(Task description): Starting with the line that contains "Blinds.com: Cordless Pleated Shade", copy each line exactly through the end of the listing, and omit all pictures.

(Available records):
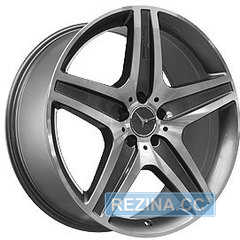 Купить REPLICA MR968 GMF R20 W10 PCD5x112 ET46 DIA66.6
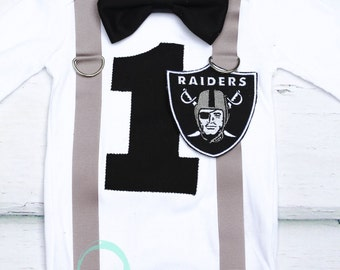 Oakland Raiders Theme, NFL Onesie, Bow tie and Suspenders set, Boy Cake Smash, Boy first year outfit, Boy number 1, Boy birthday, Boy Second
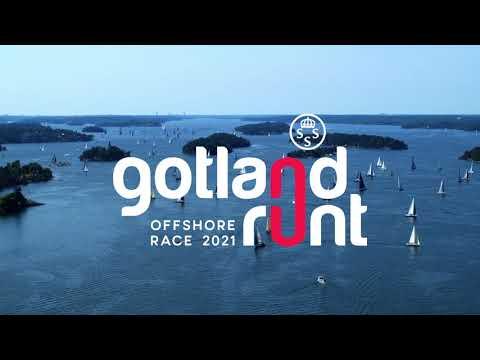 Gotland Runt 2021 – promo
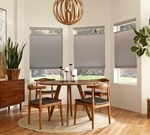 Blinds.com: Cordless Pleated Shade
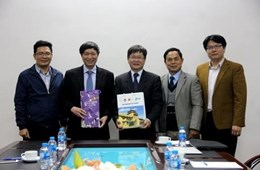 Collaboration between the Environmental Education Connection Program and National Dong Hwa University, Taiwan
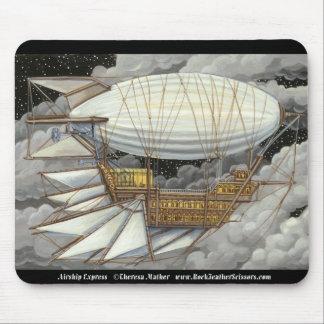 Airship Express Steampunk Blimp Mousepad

(Answer below):
 Blinds.com: Cordless Pleated Shade
 Collaboration between the Environmental Education Connection Program and National Dong Hwa University, Taiwan
 Airship Express Steampunk Blimp Mousepad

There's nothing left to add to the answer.